Monday, July 22, 2013

Bringing Home Baby :: Kicking Off Guest Posts From Some of My Favorite Mommy's!

Well, today is officially 'D-Day' (due date) week. I still cannot believe how fast this whole pregnancy flew by. I tried my best to savor all of the milestones and the moments. Truth be told, once we made it to the final stretch, I was so excited to meet our sweet boy that I was wishing the days away a bit. 

Since I may or may not have a beautifully squishy new baby boy by now, I decided to take  a short 'maternity leave' from writing, and have invited some of my favorite Mommy's to share some of their stories, advice and experiences for the next week or two here on my blog. I am thrilled to have each one of them, and find their advice invaluable! I am sure you will enjoy getting to know them a little better as well.

Kicking things off is one of my absolute favorite (fabulous!) Mommy's! Becky blogs at From Mrs. to Mama and I'm sure is no stranger to each of you. Her blog is among those that I read almost every day. From the beautiful photos of her children to the advice she gives on being a working Mommy (and wife!), I just adore her.  

And today, she is kicking things off with a beautifully written post about the overwhelming experience of bringing a baby into this world, and then bringing them into your home. I know you'll love this as much as I do!
 
Our son. Because bringing him home for the first time was just as memorable and important as our daughter. And I want him to be a part of this story as well.
I remember my first pregnancy as if it was yesterday. I remember the kicks, the rolls, the hiccups and the pains {yes, there were pains}. I remember feeling the anxiety during the last few weeks. Playing the guessing game of..."When will she be here." I remember all the excitement and love that we felt from our family and friends. And then...

She was born.

And your pregnancy and your life before this child somehow, not sure how, just becomes a blur. This child is placed into your arms and you feel this sudden flood of emotions. Two days at the hospital, lots of busy paperwork, tests, and "protocols," and then you are off.

They send you home. 

Just like that. You went into the hospital as a little family of two {or for us three, if you count our dog} and then you come out with a tiny, helpless, beautiful baby in your arms to take with you. They actually let you take the baby home.
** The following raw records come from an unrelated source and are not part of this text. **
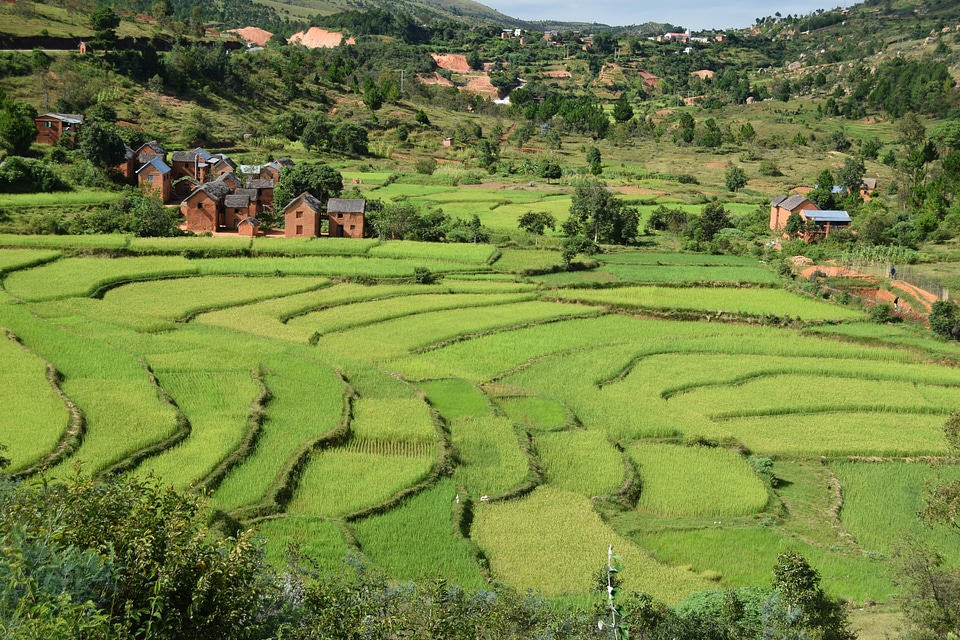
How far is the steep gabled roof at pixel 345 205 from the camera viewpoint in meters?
49.5

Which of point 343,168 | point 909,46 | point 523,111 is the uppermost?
point 909,46

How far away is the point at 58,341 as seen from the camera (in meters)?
26.2

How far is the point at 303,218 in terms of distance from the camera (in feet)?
163

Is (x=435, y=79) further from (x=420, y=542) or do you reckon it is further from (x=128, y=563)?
(x=128, y=563)

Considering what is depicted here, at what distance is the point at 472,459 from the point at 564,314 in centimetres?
1558

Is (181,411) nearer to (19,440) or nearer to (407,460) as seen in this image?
(19,440)

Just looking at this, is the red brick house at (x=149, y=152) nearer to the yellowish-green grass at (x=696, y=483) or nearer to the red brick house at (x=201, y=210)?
the red brick house at (x=201, y=210)

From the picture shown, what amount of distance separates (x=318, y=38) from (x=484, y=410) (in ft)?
470

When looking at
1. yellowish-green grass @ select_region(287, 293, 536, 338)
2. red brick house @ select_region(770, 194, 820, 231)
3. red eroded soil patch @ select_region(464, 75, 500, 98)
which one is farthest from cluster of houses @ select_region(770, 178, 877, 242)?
red eroded soil patch @ select_region(464, 75, 500, 98)

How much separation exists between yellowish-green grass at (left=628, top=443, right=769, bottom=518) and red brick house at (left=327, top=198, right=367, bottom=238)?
29.3 meters

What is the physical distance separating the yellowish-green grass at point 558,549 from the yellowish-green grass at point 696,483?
2063 mm

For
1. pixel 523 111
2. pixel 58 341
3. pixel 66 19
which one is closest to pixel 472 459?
pixel 58 341

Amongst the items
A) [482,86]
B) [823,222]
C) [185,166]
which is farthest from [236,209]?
[482,86]

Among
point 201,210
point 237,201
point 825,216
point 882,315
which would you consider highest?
point 825,216
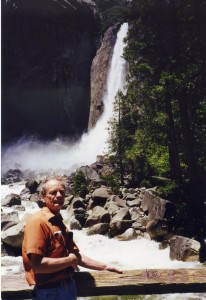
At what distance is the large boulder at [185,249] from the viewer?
34.9 ft

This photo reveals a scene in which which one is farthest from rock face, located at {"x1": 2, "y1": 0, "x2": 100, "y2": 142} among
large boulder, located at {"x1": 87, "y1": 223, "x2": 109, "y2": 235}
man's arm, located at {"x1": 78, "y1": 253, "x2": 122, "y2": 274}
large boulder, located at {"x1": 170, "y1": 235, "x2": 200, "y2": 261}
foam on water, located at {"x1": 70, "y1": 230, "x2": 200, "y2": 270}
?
man's arm, located at {"x1": 78, "y1": 253, "x2": 122, "y2": 274}

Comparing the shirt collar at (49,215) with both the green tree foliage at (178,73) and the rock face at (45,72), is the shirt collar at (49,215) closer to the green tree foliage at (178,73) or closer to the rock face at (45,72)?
the green tree foliage at (178,73)

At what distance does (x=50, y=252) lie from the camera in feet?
7.82

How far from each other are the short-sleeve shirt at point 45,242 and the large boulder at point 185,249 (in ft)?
29.4

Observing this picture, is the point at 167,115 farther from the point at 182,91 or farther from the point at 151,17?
the point at 151,17

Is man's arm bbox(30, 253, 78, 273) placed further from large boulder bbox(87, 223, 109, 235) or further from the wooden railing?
large boulder bbox(87, 223, 109, 235)

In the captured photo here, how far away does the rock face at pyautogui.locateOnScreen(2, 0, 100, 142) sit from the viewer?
46.4m

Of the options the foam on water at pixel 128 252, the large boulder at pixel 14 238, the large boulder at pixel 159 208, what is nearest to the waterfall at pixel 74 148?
the large boulder at pixel 159 208

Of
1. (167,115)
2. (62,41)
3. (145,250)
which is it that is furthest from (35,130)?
(145,250)

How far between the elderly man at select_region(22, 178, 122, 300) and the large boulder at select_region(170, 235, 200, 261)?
8750 millimetres

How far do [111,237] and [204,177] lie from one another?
5.03 metres

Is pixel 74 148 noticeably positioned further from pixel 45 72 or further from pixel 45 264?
pixel 45 264

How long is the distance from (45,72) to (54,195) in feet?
151

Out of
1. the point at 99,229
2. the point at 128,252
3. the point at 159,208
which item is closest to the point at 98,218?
the point at 99,229
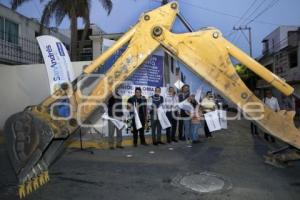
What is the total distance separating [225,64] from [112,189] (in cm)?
291

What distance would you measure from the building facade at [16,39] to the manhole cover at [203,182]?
14362 mm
And it all becomes so.. natural.

I never realized how I would feel when I brought our first child home. I honestly had no idea that I just had that natural ability to mother. They tell you about this feeling. They explain to you while you're pregnant that you'll "just get it," but until you are there, until you are doing your first bath, diaper change, pats on the back, and cradling and rocking.... you just have never imagined you had it in you.
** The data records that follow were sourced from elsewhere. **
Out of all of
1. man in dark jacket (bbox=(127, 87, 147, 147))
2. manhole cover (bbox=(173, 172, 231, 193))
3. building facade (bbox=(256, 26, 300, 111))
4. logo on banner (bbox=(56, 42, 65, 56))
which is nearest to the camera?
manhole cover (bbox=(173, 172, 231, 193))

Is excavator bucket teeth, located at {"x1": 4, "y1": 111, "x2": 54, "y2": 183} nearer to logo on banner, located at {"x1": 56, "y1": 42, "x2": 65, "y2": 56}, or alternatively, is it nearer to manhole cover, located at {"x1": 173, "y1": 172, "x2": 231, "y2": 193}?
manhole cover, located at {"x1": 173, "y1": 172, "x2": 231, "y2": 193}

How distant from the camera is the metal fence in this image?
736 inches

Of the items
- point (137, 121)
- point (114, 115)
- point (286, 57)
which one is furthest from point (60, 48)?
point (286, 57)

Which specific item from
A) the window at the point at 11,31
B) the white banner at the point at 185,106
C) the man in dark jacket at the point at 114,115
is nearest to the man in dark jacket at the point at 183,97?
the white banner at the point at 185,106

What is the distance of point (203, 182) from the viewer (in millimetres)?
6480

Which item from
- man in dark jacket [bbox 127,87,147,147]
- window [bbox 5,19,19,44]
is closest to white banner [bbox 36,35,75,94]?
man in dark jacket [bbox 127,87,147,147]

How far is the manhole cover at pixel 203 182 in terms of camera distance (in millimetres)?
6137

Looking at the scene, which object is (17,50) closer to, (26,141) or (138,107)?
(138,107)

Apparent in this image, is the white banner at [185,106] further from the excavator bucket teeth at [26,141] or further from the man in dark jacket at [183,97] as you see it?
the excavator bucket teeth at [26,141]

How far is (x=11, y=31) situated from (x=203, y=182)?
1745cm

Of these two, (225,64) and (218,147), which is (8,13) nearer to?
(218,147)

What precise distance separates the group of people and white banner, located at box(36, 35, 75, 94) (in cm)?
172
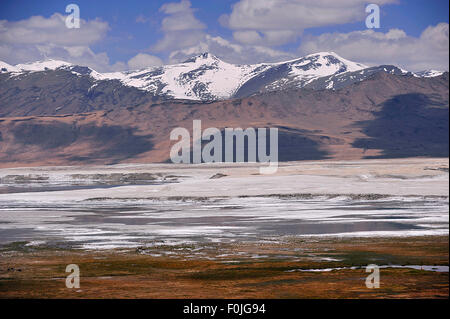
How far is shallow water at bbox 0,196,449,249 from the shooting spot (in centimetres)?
5403

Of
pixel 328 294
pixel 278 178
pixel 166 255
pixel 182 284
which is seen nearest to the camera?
pixel 328 294

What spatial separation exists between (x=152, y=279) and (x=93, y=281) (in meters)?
2.99

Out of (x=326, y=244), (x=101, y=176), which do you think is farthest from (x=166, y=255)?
(x=101, y=176)

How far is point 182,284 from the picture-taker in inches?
1382

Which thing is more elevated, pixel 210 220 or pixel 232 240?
pixel 210 220

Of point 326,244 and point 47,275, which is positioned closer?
point 47,275

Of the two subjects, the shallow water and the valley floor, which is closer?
the valley floor

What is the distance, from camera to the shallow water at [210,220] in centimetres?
5403

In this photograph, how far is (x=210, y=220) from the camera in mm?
65875

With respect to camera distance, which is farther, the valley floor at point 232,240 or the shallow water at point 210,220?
the shallow water at point 210,220

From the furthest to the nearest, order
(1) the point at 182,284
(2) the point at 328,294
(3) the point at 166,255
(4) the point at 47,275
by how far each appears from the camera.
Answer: (3) the point at 166,255 < (4) the point at 47,275 < (1) the point at 182,284 < (2) the point at 328,294

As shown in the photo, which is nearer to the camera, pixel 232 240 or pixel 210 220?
pixel 232 240
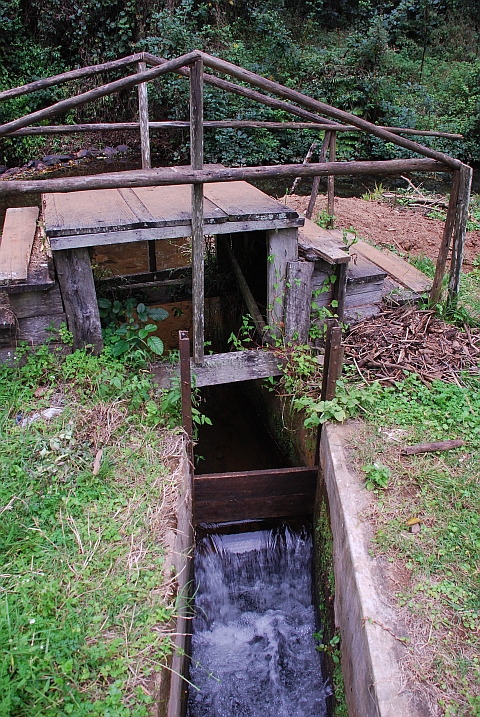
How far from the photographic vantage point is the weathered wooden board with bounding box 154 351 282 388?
424 cm

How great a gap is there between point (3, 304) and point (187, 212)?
1.47 meters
I knew I wanted to be a mother from the time I was a young little girl. In fact, it was the one thing in my life I was sure of. That I wanted to have children and show them the world. To teach them. Guide them. And love them like I never knew I could.


And here I am, with this brand new two day old child in my arms, and I get to do that. I get to start this journey of parenthood. A dream I never could imagine would come true.

I remember taking her upstairs that day. Closing the door. Turning on the sound machine. Closing off the world and commotion downstairs. I remember sitting in the rocking chair. In the nursery that my husband and I worked so hard to put together. In the house that we had purchased that year so that we would have a home to bring this baby to. I remember. Rocking there and looking at my daughter sleeping. Touching her hands. Kissing her soft forehead. Taking in every feature, every part of her, every thing I ever dreamed of. I never knew how much I would love her until that moment. Tears falling down my face.

And I made her that promise. That day. That moment. That no matter where we are in life, no matter what challenges we face down the road, no matter what we agree or disagree on, that we would always be together as a family. That we would love her no matter what decisions she makes down the road. That she can be whatever and whoever she dreams on being. And that we would always be her biggest fan.

Bringing home our children has always been such a sacred and cherished memory in our lives. It's the beginning of a new chapter. The beginning of a new book. One that we will dust off one day and read. One that we will be able to tell our children and grandchildren about one day.

So to the new parents-to-be, Pam and your husband, I wish you two an easy transition, a smooth recovery, health and happiness, and a wonderful start to this journey known as parenthood.

It will have its challenges. Its bumps in the road. But it's definitely...more than definitely... worth every bit of it.

4 comments:

Jess Beer said...

This is beautiful! I love reading Becky's blog too! Thinking of you and hoping Gavin makes his debut soon!

Sarah said...

What a beautiful story! I am so looking forward to bringing home my little girl in 9 weeks! :)

Unknown said...

Such a beautiful post!

Unknown said...

I actually found your blog through Becky's. I love starting my morning sipping on coffee reading both of your posts. Can't wait to hear all about the baby joining the love nest.